>>>>

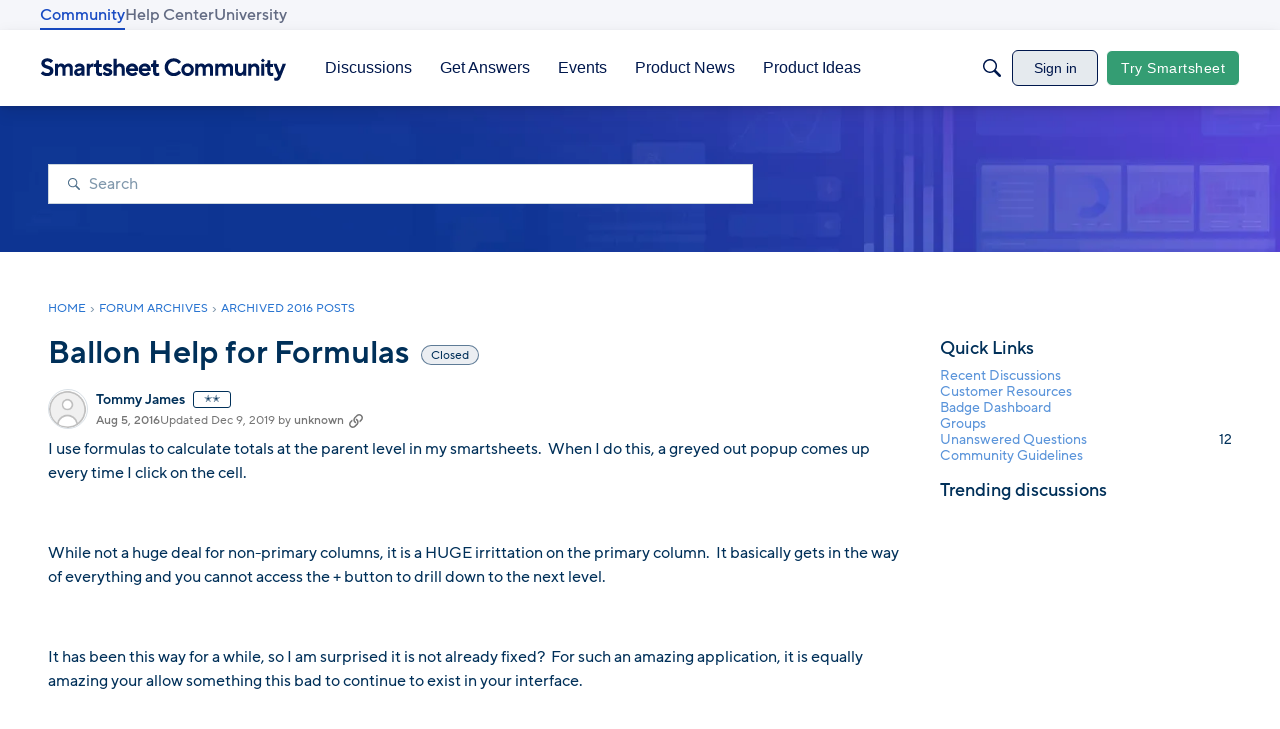

--- FILE ---
content_type: text/javascript; charset=utf-8
request_url: https://cdn.bizible.com/xdc.js?_biz_u=00e4e1c9a3be48f2a772b0ac351fec9b&_biz_h=-1719904874&cdn_o=a&jsVer=4.25.11.25
body_size: 217
content:
(function () {
    BizTrackingA.XdcCallback({
        xdc: "00e4e1c9a3be48f2a772b0ac351fec9b"
    });
})();
;


--- FILE ---
content_type: application/x-javascript
request_url: https://community.smartsheet.com/dist/v2/layouts/entries/addons/ideation/layouts.DxlkXHiK.min.js
body_size: 507
content:
const __vite__mapDeps=(i,m=__vite__mapDeps,d=(m.f||(m.f=["../../../chunks/addons/openapi-embed/layouts._xHqySZ2.css"])))=>i.map(i=>d[i]);
import{H as l,_ as o,J as d,K as u,M as m,t as c,O as p,Q as _,n as f,aw as I}from"../../layouts.CwOBmJST.min.js";import{j as e,r as x}from"../../../vendor/vendor/react-core.BgLhaSja.min.js";import{C as b}from"../../../chunks/addons/vanilla/CommentsBulkActionsContext.kiVPVmE1.min.js";const j=l({loadFunction:()=>o(()=>import("../../../chunks/addons/ideation/IdeaStatusForm.loadable.DbihMWWX.min.js"),__vite__mapDeps([0]),import.meta.url),fallback(){return e.jsx(d,{size:100,loaderStyleClass:u().mediumLoader})}});f({IdeaStatusAsset:()=>o(()=>import("../../../chunks/addons/ideation/IdeaStatusAsset.CoGPwOsH.min.js"),__vite__mapDeps([0]),import.meta.url)});function a(t){const[i,s]=x.useState(!1),r=()=>s(!0),n=()=>s(!1);return t.discussion.type!=="idea"?null:e.jsxs(e.Fragment,{children:[e.jsx(m,{onClick:r,children:c("Edit Idea Status")}),e.jsx(p,{isVisible:i,size:_.MEDIUM,exitHandler:n,children:e.jsx(j,{onCancel:()=>s(!1),discussion:t.discussion})})]})}I({permission:{permission:"community.moderate"},component:a});b.registerPostType({value:"idea",label:"Idea"});const C=Object.freeze(Object.defineProperty({__proto__:null,DiscussionOptionEditIdea:a},Symbol.toStringTag,{value:"Module"}));export{j as I,C as l};
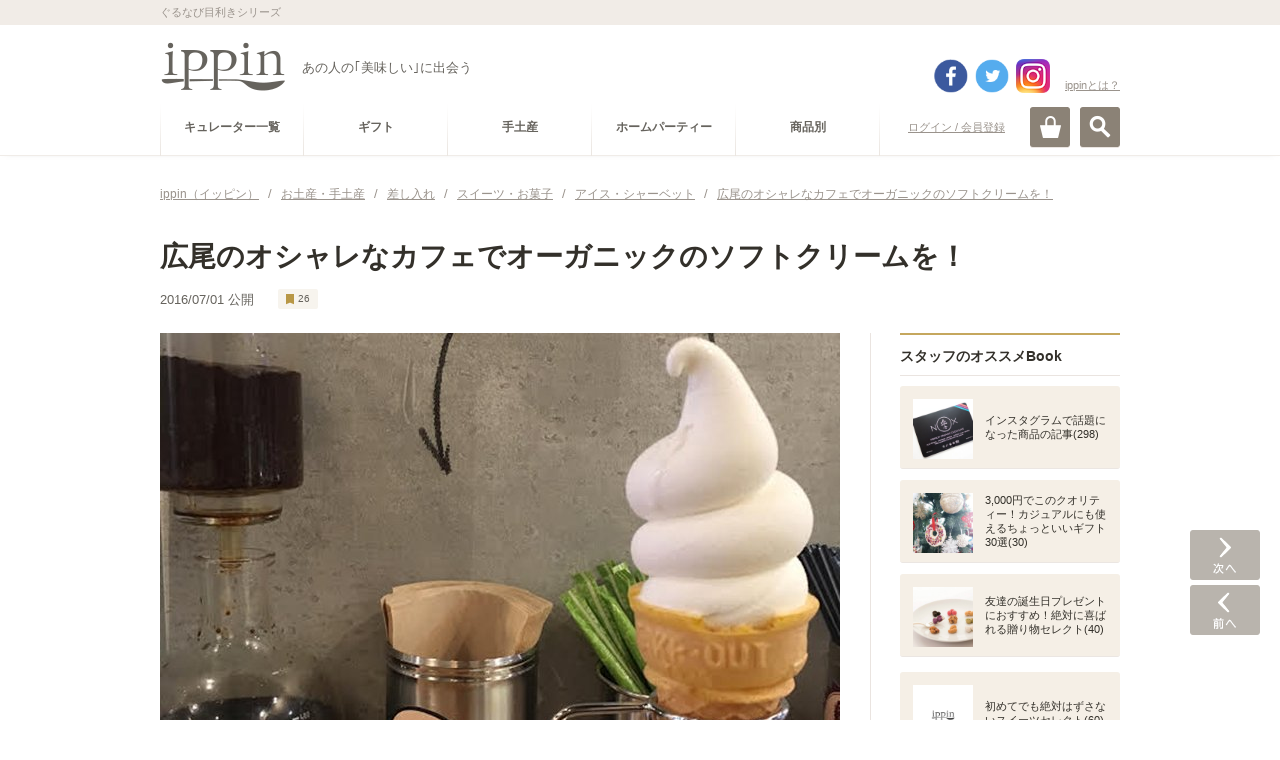

--- FILE ---
content_type: text/html; charset=utf-8
request_url: https://accounts.google.com/o/oauth2/postmessageRelay?parent=https%3A%2F%2Fippin.gnavi.co.jp&jsh=m%3B%2F_%2Fscs%2Fabc-static%2F_%2Fjs%2Fk%3Dgapi.lb.en.2kN9-TZiXrM.O%2Fd%3D1%2Frs%3DAHpOoo_B4hu0FeWRuWHfxnZ3V0WubwN7Qw%2Fm%3D__features__
body_size: 161
content:
<!DOCTYPE html><html><head><title></title><meta http-equiv="content-type" content="text/html; charset=utf-8"><meta http-equiv="X-UA-Compatible" content="IE=edge"><meta name="viewport" content="width=device-width, initial-scale=1, minimum-scale=1, maximum-scale=1, user-scalable=0"><script src='https://ssl.gstatic.com/accounts/o/2580342461-postmessagerelay.js' nonce="QQ27fqdpYkPLxIQda3eTEw"></script></head><body><script type="text/javascript" src="https://apis.google.com/js/rpc:shindig_random.js?onload=init" nonce="QQ27fqdpYkPLxIQda3eTEw"></script></body></html>

--- FILE ---
content_type: text/html; charset=utf-8
request_url: https://www.google.com/recaptcha/api2/aframe
body_size: 259
content:
<!DOCTYPE HTML><html><head><meta http-equiv="content-type" content="text/html; charset=UTF-8"></head><body><script nonce="POv5So6DqmXDGx1kCA9c8w">/** Anti-fraud and anti-abuse applications only. See google.com/recaptcha */ try{var clients={'sodar':'https://pagead2.googlesyndication.com/pagead/sodar?'};window.addEventListener("message",function(a){try{if(a.source===window.parent){var b=JSON.parse(a.data);var c=clients[b['id']];if(c){var d=document.createElement('img');d.src=c+b['params']+'&rc='+(localStorage.getItem("rc::a")?sessionStorage.getItem("rc::b"):"");window.document.body.appendChild(d);sessionStorage.setItem("rc::e",parseInt(sessionStorage.getItem("rc::e")||0)+1);localStorage.setItem("rc::h",'1768484131157');}}}catch(b){}});window.parent.postMessage("_grecaptcha_ready", "*");}catch(b){}</script></body></html>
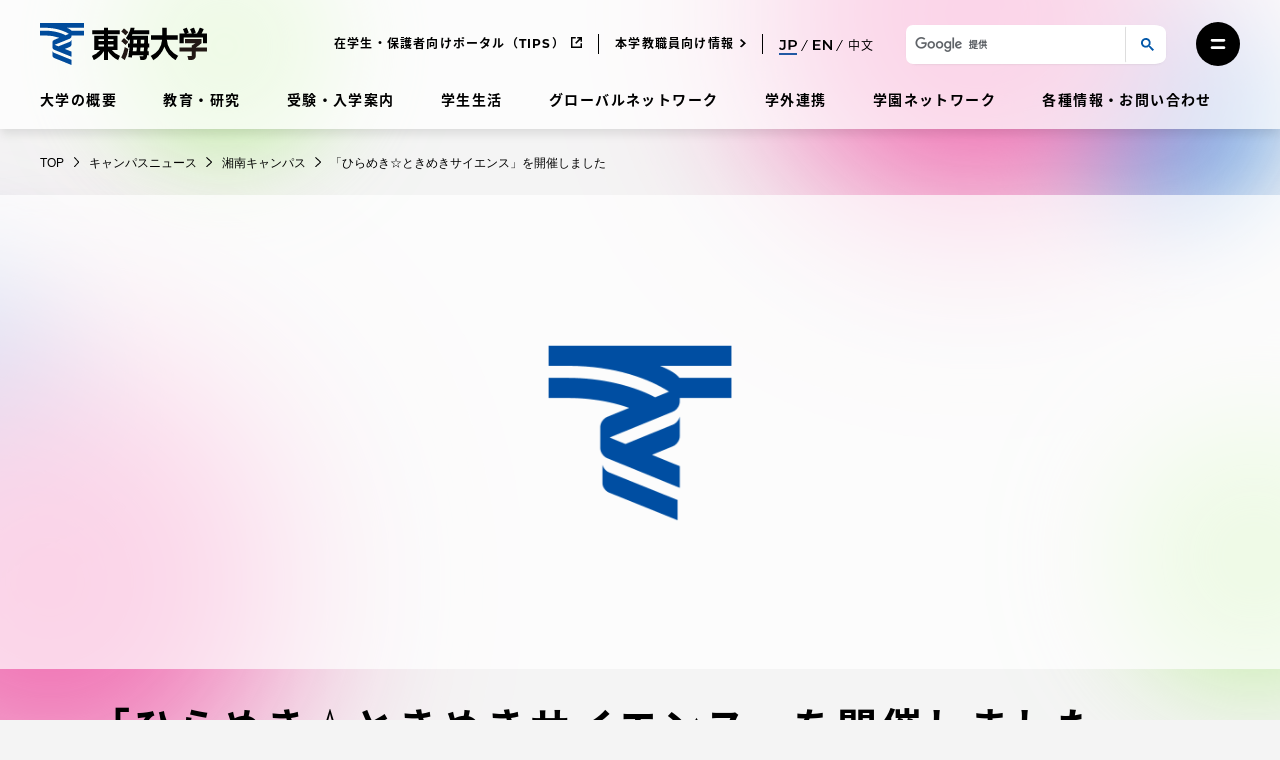

--- FILE ---
content_type: application/javascript
request_url: https://www.u-tokai.ac.jp/content/mu-plugins/tokai-univ-search/dist/js/tokai-univ-search.js?ver=fc4a5384aecb8833ff533f6c429714d7
body_size: 379
content:
/*! For license information please see tokai-univ-search.js.LICENSE.txt */
!function(){"use strict";const e=jQuery,{apiRequest:t}=wp;e(document).ready(()=>{e(".with-suggest").each((s,i)=>{const a=e(i),n=e('<div class="search-form-suggest"></div>'),o=e('<ul class="search-form-suggest-list"></ul>');n.hide(),n.append(o),a.after(n);const c=a.find(".suggest-source");let l;c.keyup(s=>{l&&clearTimeout(l),l=setTimeout(()=>{const i=s.target.value;i.replace(/\s/g,"").length>1?(e=>t({path:"/tokai-univ-search/v1/suggests?s="+encodeURIComponent(e)}))(i).done(t=>{const s=t.map(e=>({post_title:e.post_title,permalink:e.permalink}));o.empty(),s.forEach(({post_title:t,permalink:s})=>((t,s,i,a)=>{const n=e(`<a type="button">${s}</a>`),o=e('<li class="search-form-suggest-item"></li>');o.append(n),t.append(o),n.click(a)})(o,t,0,()=>{c.val(t),n.hide(),o.empty(),a.submit()})),s.length>0?n.show():n.hide()}).fail(function(){n.hide()}):(n.hide(),o.empty())},500)})})})}();
//# sourceMappingURL=tokai-univ-search.js.map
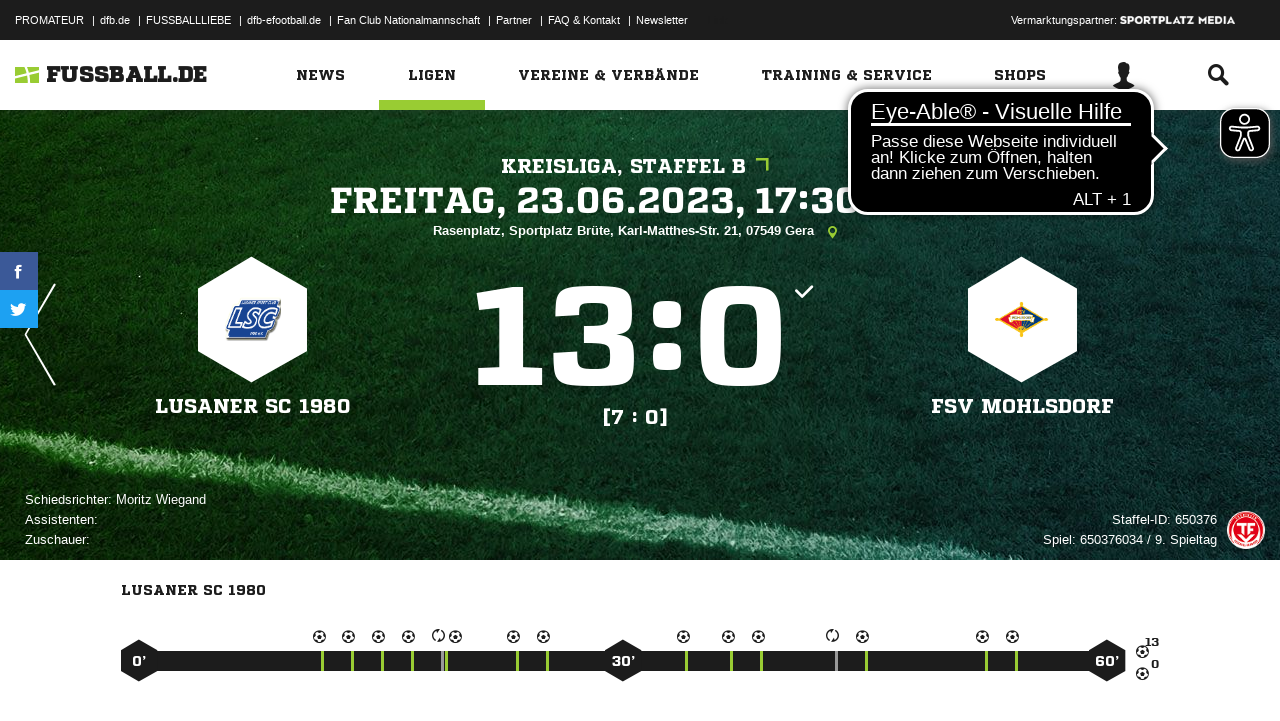

--- FILE ---
content_type: text/css; charset=UTF-8
request_url: https://www.fussball.de/export.fontface/-/id/7eamz6wk/type/css
body_size: 12
content:
@font-face {
	font-family: font-7eamz6wk;
	src: 
		url('//www.fussball.de/export.fontface/-/format/woff/id/7eamz6wk/type/font') format('woff'),
		url('//www.fussball.de/export.fontface/-/format/ttf/id/7eamz6wk/type/font') format('truetype');
}

.results-c-7eamz6wk {
	font-family: font-7eamz6wk !important;
}

--- FILE ---
content_type: text/css; charset=UTF-8
request_url: https://www.fussball.de/export.fontface/-/id/tmltlywj/type/css
body_size: 10
content:
@font-face {
	font-family: font-tmltlywj;
	src: 
		url('//www.fussball.de/export.fontface/-/format/woff/id/tmltlywj/type/font') format('woff'),
		url('//www.fussball.de/export.fontface/-/format/ttf/id/tmltlywj/type/font') format('truetype');
}

.results-c-tmltlywj {
	font-family: font-tmltlywj !important;
}

--- FILE ---
content_type: text/css; charset=UTF-8
request_url: https://www.fussball.de/export.fontface/-/id/x0nt5eis/type/css
body_size: 13
content:
@font-face {
	font-family: font-x0nt5eis;
	src: 
		url('//www.fussball.de/export.fontface/-/format/woff/id/x0nt5eis/type/font') format('woff'),
		url('//www.fussball.de/export.fontface/-/format/ttf/id/x0nt5eis/type/font') format('truetype');
}

.results-c-x0nt5eis {
	font-family: font-x0nt5eis !important;
}

--- FILE ---
content_type: text/css; charset=UTF-8
request_url: https://www.fussball.de/export.fontface/-/id/totgnmq0/type/css
body_size: 11
content:
@font-face {
	font-family: font-totgnmq0;
	src: 
		url('//www.fussball.de/export.fontface/-/format/woff/id/totgnmq0/type/font') format('woff'),
		url('//www.fussball.de/export.fontface/-/format/ttf/id/totgnmq0/type/font') format('truetype');
}

.results-c-totgnmq0 {
	font-family: font-totgnmq0 !important;
}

<<<<

TASK DIRECTIONS: With the line containing "body_size: 11" as the start and the last line of the listing as the end, restate that stretch word for word and nothing else.

TASK OUTPUT:
body_size: 11
content:
@font-face {
	font-family: font-totgnmq0;
	src: 
		url('//www.fussball.de/export.fontface/-/format/woff/id/totgnmq0/type/font') format('woff'),
		url('//www.fussball.de/export.fontface/-/format/ttf/id/totgnmq0/type/font') format('truetype');
}

.results-c-totgnmq0 {
	font-family: font-totgnmq0 !important;
}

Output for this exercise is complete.